*EXERCISE*
Count the lines in the rows below that contain the string "wreck", treating uppercase and lowercase as different, and reply with the number alone.

━━ MATERIAL FOR THIS TASK

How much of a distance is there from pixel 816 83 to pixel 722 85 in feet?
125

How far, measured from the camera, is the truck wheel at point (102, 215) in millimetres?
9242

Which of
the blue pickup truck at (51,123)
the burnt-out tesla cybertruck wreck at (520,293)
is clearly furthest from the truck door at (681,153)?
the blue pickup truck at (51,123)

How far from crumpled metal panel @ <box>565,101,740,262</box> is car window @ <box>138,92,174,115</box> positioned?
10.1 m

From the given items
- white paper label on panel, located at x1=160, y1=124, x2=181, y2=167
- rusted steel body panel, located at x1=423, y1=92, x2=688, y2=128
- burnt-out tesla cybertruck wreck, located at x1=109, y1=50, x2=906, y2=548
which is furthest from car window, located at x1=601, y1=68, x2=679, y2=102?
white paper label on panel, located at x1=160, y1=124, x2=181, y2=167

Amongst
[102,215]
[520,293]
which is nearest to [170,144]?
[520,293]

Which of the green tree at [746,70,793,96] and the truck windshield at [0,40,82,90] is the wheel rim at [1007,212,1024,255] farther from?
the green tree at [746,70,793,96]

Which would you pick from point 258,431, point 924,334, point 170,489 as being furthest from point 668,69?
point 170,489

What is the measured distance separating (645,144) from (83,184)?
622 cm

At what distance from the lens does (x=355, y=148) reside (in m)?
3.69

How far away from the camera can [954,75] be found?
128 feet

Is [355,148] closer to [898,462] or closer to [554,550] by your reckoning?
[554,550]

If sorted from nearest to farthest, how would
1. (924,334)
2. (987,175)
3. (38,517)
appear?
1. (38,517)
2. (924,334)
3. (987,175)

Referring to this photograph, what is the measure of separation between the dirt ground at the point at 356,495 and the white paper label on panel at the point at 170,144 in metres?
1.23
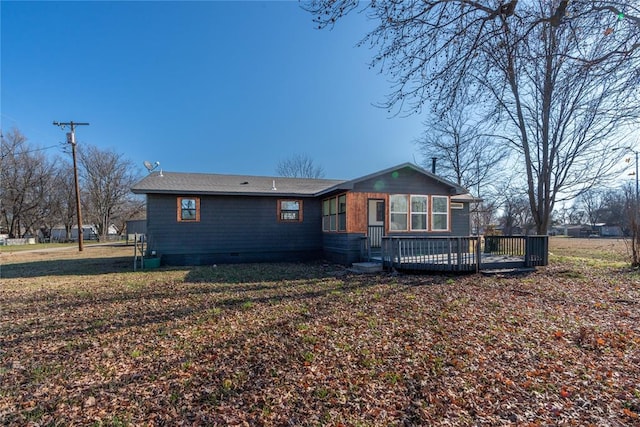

━━━━

*OUTPUT FOR THIS EXERCISE*
2